Dilansir dari Jurnal Nasional, 15 Januari 2012


Judul : Merajut Kata-kata
Penulis : Stephie Kleden-Beetz
Penerbit : Kanisius
Cetakan : I, Mei 2011
Tebal : 159 halaman

Ada banyak peristiwa dan pengalaman hidup yang kita alami berlalu begitu saja tanpa ada jejak makna yang membekas untuk dijadikan refleksi diri. Lazimnya orang baru mengamati serta mengambil hikmah dari peristiwa-peritiwa besar, seperti musibah gempa, banjir, longsor, dan lain-lain.
Tidak banyak orang yang melakukan internalisasi terhadap peristiwa-peristiwa kecil—atau mungkin dianggap remeh temeh—di sekitar kita, sebab itu dianggapnya hal yang biasa sehingga tak perlu repot-repot memikirkannya. Mana pernah kita merenungi makna gelas yang jatuh pecah? Yang timbul dalam hati, paling rasa sesal dan eman.
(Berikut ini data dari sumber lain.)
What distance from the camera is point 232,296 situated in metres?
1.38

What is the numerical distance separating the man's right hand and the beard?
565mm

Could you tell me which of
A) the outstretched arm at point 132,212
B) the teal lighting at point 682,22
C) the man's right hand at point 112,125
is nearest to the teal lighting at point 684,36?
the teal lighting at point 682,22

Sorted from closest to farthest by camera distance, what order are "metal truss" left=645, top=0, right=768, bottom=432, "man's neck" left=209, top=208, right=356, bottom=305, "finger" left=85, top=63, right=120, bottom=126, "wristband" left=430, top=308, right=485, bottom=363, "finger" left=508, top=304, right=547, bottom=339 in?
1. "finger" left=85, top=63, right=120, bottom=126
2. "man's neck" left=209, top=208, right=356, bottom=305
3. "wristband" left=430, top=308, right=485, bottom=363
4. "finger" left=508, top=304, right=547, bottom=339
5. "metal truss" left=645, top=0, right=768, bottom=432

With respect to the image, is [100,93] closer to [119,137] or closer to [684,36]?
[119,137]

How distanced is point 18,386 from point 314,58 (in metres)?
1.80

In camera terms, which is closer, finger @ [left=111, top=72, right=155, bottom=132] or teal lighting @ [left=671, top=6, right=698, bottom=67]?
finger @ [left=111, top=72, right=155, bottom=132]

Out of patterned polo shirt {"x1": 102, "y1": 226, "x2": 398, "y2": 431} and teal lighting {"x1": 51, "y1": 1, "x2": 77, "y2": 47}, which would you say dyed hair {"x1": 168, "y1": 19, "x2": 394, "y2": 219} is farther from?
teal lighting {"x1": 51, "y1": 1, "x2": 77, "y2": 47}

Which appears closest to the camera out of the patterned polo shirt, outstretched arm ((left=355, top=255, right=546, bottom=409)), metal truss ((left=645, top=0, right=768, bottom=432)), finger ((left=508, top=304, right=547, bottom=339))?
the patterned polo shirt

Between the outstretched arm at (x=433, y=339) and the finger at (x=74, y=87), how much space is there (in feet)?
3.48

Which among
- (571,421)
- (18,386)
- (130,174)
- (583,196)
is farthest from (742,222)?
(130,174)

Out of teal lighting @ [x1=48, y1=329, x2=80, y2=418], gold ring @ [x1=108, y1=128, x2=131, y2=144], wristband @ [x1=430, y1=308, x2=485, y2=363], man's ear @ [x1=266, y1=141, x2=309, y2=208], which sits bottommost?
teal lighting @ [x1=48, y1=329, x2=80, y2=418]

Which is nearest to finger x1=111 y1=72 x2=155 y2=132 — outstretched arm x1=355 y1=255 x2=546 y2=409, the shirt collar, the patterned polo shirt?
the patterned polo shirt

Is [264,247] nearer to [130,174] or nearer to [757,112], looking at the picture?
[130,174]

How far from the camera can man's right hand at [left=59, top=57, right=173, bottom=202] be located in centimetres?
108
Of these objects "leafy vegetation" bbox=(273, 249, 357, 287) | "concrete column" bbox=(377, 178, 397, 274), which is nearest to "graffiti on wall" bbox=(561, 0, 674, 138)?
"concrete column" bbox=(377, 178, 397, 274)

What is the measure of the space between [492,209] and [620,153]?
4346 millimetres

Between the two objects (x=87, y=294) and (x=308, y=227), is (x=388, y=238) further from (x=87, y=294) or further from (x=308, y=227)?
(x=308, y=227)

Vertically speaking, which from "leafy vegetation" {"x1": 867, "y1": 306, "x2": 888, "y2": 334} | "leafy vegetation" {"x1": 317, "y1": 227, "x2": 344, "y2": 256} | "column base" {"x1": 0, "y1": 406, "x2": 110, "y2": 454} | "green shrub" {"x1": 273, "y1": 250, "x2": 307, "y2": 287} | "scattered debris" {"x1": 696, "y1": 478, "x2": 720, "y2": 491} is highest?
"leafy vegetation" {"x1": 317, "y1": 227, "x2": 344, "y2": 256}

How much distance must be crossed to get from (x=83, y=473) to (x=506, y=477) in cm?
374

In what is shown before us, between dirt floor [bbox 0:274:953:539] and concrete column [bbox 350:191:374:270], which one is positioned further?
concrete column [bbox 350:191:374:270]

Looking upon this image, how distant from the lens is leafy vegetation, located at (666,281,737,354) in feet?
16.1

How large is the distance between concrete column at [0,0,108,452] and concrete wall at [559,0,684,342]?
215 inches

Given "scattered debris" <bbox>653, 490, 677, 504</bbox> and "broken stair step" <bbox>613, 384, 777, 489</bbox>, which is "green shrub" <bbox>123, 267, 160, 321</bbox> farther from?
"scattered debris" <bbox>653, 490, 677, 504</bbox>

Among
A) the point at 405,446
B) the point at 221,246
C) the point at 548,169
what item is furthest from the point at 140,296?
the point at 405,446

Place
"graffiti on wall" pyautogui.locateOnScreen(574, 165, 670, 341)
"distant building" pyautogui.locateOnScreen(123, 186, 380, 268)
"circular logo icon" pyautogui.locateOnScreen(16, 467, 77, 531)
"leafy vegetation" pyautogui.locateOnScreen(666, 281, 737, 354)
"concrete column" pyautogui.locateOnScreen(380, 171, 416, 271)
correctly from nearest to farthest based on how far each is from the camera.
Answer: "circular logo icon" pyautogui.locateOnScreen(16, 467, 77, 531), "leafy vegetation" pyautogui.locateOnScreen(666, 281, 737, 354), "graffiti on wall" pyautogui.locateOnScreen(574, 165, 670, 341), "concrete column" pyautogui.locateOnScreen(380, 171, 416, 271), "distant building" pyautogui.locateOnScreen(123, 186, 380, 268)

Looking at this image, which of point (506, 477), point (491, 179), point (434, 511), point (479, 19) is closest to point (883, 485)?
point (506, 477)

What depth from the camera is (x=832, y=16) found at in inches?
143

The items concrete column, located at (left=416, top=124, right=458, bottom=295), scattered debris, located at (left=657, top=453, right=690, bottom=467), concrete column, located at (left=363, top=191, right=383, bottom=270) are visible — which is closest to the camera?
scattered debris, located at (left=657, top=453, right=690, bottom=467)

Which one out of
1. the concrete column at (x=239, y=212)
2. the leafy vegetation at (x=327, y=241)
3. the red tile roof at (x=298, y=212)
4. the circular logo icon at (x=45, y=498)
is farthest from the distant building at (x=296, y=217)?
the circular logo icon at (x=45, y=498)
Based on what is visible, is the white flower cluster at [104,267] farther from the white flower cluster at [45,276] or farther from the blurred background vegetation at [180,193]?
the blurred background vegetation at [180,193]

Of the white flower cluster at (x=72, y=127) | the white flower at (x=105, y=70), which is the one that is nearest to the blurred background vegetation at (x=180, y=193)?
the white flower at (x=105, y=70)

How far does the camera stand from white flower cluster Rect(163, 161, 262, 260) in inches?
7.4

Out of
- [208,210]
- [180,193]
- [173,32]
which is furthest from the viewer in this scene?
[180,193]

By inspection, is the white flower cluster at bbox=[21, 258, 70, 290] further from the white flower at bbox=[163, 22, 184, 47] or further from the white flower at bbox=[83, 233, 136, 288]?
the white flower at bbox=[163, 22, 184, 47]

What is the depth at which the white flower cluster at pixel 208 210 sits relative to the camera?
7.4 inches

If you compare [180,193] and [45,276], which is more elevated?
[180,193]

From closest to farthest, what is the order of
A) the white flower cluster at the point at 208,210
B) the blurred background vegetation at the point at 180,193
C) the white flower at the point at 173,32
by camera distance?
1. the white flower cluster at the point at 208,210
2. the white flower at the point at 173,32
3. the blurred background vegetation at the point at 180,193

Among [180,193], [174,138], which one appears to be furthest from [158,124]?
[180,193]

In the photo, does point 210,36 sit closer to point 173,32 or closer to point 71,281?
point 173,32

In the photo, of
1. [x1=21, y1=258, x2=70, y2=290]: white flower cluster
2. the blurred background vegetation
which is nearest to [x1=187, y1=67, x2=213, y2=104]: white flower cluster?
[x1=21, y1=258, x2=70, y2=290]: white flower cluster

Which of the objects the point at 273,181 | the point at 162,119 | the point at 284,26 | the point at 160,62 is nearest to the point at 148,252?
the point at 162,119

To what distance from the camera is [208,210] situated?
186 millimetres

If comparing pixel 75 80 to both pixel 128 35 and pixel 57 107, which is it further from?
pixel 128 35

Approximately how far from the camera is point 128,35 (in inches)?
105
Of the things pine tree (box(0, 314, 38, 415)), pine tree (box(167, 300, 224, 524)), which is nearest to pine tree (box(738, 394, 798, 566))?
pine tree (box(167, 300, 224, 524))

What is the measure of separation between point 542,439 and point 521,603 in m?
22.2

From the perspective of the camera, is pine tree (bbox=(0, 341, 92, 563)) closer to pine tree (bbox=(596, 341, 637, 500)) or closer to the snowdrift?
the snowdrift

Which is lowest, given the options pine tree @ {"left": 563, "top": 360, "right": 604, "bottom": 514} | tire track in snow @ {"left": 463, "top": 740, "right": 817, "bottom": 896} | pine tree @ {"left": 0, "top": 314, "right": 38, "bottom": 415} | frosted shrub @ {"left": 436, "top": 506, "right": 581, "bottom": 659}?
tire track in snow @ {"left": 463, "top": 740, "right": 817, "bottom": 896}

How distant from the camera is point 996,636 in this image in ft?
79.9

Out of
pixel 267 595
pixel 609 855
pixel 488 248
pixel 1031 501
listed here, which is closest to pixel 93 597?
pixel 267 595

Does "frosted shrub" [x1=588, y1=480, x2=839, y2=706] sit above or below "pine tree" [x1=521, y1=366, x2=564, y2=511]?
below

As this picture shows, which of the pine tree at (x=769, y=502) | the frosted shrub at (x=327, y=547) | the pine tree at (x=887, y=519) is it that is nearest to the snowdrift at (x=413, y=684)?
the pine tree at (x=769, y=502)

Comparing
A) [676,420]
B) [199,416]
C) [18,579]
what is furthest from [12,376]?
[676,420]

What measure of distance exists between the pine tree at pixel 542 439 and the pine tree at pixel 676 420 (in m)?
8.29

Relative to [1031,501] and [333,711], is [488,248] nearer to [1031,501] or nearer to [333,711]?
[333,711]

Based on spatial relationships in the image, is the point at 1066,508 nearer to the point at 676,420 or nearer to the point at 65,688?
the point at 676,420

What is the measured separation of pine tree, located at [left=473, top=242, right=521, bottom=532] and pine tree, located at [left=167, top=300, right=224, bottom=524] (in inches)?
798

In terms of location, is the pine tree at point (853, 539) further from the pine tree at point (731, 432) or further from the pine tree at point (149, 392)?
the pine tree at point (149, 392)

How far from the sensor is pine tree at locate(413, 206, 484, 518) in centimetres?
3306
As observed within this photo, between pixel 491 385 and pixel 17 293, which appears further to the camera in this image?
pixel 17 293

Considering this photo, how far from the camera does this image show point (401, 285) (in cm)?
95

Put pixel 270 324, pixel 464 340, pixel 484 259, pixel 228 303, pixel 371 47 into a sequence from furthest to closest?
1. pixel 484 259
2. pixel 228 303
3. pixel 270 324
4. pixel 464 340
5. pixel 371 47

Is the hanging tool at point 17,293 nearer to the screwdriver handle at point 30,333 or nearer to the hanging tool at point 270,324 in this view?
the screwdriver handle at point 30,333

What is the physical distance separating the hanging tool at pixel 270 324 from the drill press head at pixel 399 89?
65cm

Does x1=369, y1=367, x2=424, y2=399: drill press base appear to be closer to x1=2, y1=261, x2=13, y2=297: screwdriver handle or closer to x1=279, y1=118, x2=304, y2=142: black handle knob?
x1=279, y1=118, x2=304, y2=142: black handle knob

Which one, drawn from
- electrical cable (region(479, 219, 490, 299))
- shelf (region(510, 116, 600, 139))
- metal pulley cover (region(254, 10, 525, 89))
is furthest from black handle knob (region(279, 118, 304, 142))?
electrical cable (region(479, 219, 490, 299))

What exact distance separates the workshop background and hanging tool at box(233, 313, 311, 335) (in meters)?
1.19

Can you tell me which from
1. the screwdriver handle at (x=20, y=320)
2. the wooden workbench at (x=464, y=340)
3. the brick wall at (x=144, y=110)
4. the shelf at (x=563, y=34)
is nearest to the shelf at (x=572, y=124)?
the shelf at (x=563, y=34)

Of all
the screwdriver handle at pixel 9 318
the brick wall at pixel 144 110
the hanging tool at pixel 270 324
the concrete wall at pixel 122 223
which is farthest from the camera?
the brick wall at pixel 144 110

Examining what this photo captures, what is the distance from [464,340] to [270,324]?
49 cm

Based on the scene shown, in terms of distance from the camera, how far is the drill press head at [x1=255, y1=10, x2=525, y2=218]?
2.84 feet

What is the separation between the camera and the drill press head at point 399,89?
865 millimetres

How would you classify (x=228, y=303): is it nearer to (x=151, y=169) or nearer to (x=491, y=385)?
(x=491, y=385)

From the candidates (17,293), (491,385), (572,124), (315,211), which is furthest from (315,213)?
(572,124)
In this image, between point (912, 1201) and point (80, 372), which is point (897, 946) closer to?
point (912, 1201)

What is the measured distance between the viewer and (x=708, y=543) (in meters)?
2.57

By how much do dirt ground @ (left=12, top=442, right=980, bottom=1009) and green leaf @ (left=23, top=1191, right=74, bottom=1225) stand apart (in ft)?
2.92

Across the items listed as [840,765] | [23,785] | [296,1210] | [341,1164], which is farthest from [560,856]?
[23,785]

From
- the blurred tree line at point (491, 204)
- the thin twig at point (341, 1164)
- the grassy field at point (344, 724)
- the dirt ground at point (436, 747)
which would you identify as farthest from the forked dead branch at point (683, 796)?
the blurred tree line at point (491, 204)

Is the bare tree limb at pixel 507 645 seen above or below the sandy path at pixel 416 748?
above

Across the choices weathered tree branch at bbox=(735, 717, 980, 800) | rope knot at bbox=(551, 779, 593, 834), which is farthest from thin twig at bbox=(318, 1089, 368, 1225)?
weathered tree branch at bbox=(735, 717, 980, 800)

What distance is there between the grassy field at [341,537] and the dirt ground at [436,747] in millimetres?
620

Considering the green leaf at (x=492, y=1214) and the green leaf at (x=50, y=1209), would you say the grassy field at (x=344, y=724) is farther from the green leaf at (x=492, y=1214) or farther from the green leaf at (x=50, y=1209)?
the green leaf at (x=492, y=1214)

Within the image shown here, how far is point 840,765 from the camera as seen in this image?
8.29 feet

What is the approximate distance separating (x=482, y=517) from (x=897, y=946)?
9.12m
Karena kita tahu, barang itu berharga, bagus dan juga mahal.

Hanya Stephie Kleden-Beetz, penulis buku ini, yang memaknai pecahnya gelas (simbol keduniawian) sebagai pengingat kalau semua di muka bumi adalah fana, maka kita diajak untuk mencari yang abadi, yaitu Kebesaran Tuhan Sang Pencipta. Pepatah Jerman mengatakan, Glueck und glas wie leicht bricht das (kebahagiaan dan kaca betapa mudah pecah).

Stephie, yang pernah tinggal cukup lama di Eropa, dan kini ia di Malang, hendak mengajak pembacanya agar memaknai sekaligus merenungi setiap peristiwa-peristiwa yang kita alami dalam keseharian. Dalam ‘seni menulis’, Stephie tidaklah kalah dengan adiknya, Ignas Kleden. Ia sangat lihai dan piawai menganyam huruf menjadi kata, lalu menyusunnya berbentuk untaian kalimat yang bernas, padat, dan berkarakter.

Tentang hakikat miskin dan kaya, misalnya, Stephie menceritakan. Suatu hari, seorang ayah kaya-raya mengajak putranya berkeliling melihat keluarga-keluarga miskin. Maksud utamanya ialah agar putranya sadar betapa kayanya mereka dibandingkan dengan orang lain yang tidak mampu. Dalam perjalanan pulang, terjadilah percakapan antara ayah dan anak.

Si ayah menanyakan kepada anaknya: “katakan apa yang telah kamu pelajari dari pengalaman ini?” Jawab si anak: “… kita punya kolam renang yang bagus, luas, di tengah taman. Mereka punya teluk indah yang tak berujung; kita punya lampu taman mahal buatan luar negeri. Mereka punya bintang di langit setiap malam; kita punya teras belakang yang luas menjangkau pekarangan, tapi mereka punya seluruh alam semesta; kita punya sejengkal tanah untuk hidup dengan pajak bumi yang tinggi. Mereka punya ladang luas untuk hidup selamanya; kita punya banyak pembantu yang melayani, tapi mereka saling melayani dan saling menolong; kita punya tembok dan pagar tinggi untuk melindungi harta benda kita, tapi mereka punya teman untuk melindungi mereka (hlm. 34-35).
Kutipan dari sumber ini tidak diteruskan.